When doctors run these tests, they’re looking for a biomarker which falls outside the range to determine if it’s the reason behind the symptoms you suffer from and why you’re sitting in that waiting room for hours. In other words, if you fall outside the range, you’re “sick” and need to address that problem. If you’re barely inside the range, most doctors wouldn’t even give that test a second glance, pronouncing you as “fine”.
The way the medical community sees this is as follows: being inside the range means absence of disease. But there is a BIG difference between “absence of disease” and “being optimal and feeling that you’re operating at your best” right?
So the next time you receive your tests, read them yourself first, and determine which ones are “fine” but not “optimal”, and ask about how to address those issues (in addition to any obvious ones the doctor raises).
Flaw #2: the “reference” range is based on unhealthy people to begin with!
Did you ever wonder how the reference range in those lab results is calculated? It’s based on a normalized distribution (and sometimes log-normal distribution) of a sample representing the general population. In other words, the range is based on the “average” of the population. Most reference ranges used throughout the world originate from the US and the UK, where the average population isn’t exactly the modicum of optimal health…
As the health of the general population deteriorates, the “reference range” moves along with it.

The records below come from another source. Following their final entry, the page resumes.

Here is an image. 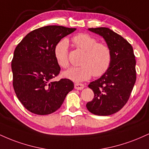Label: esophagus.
<instances>
[{
    "label": "esophagus",
    "mask_w": 149,
    "mask_h": 149,
    "mask_svg": "<svg viewBox=\"0 0 149 149\" xmlns=\"http://www.w3.org/2000/svg\"><path fill=\"white\" fill-rule=\"evenodd\" d=\"M74 87H75V89H76V90H81L85 88V85L82 84V83H76V84L74 85Z\"/></svg>",
    "instance_id": "esophagus-1"
}]
</instances>
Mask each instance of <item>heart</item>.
Returning <instances> with one entry per match:
<instances>
[{"label": "heart", "instance_id": "obj_1", "mask_svg": "<svg viewBox=\"0 0 149 149\" xmlns=\"http://www.w3.org/2000/svg\"><path fill=\"white\" fill-rule=\"evenodd\" d=\"M77 48L85 52L80 61L81 66L72 67L65 71V78L75 82L84 81L95 77L103 76L109 70L112 61L111 49L107 44L98 42L95 37L88 33H79L71 38ZM56 61L63 69L69 66V43L62 39L56 44L54 48Z\"/></svg>", "mask_w": 149, "mask_h": 149}]
</instances>
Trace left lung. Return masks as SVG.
<instances>
[{
    "mask_svg": "<svg viewBox=\"0 0 149 149\" xmlns=\"http://www.w3.org/2000/svg\"><path fill=\"white\" fill-rule=\"evenodd\" d=\"M99 34L111 49L112 61L108 71L88 85L93 100L86 104L88 110L97 116H109L125 105L136 81V60L130 44L119 34L106 27L88 29Z\"/></svg>",
    "mask_w": 149,
    "mask_h": 149,
    "instance_id": "1",
    "label": "left lung"
}]
</instances>
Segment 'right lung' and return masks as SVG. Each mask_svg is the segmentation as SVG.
I'll return each instance as SVG.
<instances>
[{"label": "right lung", "instance_id": "right-lung-1", "mask_svg": "<svg viewBox=\"0 0 149 149\" xmlns=\"http://www.w3.org/2000/svg\"><path fill=\"white\" fill-rule=\"evenodd\" d=\"M76 29L46 26L27 34L15 49L12 60L13 84L18 100L37 115L56 111L74 88L67 78L52 81L61 68L54 55V46Z\"/></svg>", "mask_w": 149, "mask_h": 149}]
</instances>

In other words, what is considered “healthy” today may be considered as “unhealthy” when compared to ranges used 40 years ago…

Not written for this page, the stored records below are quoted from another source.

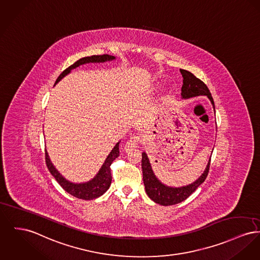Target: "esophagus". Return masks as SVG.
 Here are the masks:
<instances>
[{"label":"esophagus","instance_id":"34e87169","mask_svg":"<svg viewBox=\"0 0 260 260\" xmlns=\"http://www.w3.org/2000/svg\"><path fill=\"white\" fill-rule=\"evenodd\" d=\"M138 141H139V137H137V136H134V137H132V138H129V139L126 141L125 145H124V150H125V152H131V151H133V150L138 146Z\"/></svg>","mask_w":260,"mask_h":260}]
</instances>
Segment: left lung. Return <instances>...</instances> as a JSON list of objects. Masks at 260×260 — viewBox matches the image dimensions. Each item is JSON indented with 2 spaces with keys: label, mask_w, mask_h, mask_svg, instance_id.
I'll return each instance as SVG.
<instances>
[{
  "label": "left lung",
  "mask_w": 260,
  "mask_h": 260,
  "mask_svg": "<svg viewBox=\"0 0 260 260\" xmlns=\"http://www.w3.org/2000/svg\"><path fill=\"white\" fill-rule=\"evenodd\" d=\"M180 71L183 78L182 98L187 99V98L200 96V95H206L211 101L215 109L213 98L206 84L194 75H192L190 72L185 70H180ZM210 161L211 160L209 159V162L205 168V171L194 183H190L185 186H181V187H171L161 183L156 178V176L153 173V170L146 153H142L141 168H142V175H143V183H144L145 191L147 196L152 199L154 202L164 206L174 205L182 202L187 199L199 187V185L205 181L209 172Z\"/></svg>",
  "instance_id": "left-lung-1"
}]
</instances>
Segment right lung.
Returning <instances> with one entry per match:
<instances>
[{
	"instance_id": "right-lung-1",
	"label": "right lung",
	"mask_w": 260,
	"mask_h": 260,
	"mask_svg": "<svg viewBox=\"0 0 260 260\" xmlns=\"http://www.w3.org/2000/svg\"><path fill=\"white\" fill-rule=\"evenodd\" d=\"M112 60H115V57L110 56L107 54L106 55H97V56L94 55L91 57L81 58L78 61H76L75 63H73L72 66H70L68 69H66L57 78L56 83L59 82L64 76L70 74L73 69H76L80 64L87 63V62H104V61H112ZM119 144H120V142H118L116 144V146L113 148V150L108 155L107 159L105 160V163L102 165V167L100 169L99 173L96 175V177L87 183H74L67 181L57 171V169L54 167V165L52 164V162L49 158L47 150H45L47 167L49 169L50 173L52 174V176L56 179V181L60 183L61 187L70 194L74 196L77 199H83V200H91V199H97V198L101 197L103 193H105L107 191L108 188L110 187V184L112 182L110 166H111L112 162L120 154Z\"/></svg>"
}]
</instances>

This is why I’m a much bigger fan of finding out what the “optimal” range is for each biomarker: the range in which a human being can be, feel and operate at his/her best.
There are no fixed resources for “optimal” ranges, but one way for you to begin is by taking the mid-point of the lab reference range and using the top or bottom half as your new “optimal” range. For example, the normal reference range for fasting blood glucose is 70-99 mg/dL. The midpoint would be 85 mg/dL, so your “optimal range” would be 70-85mg/dL.
Over time, as you test and monitor how you feel, you will be able to develop your own “optimal” range for each biomarker: the range in which you feel at your best.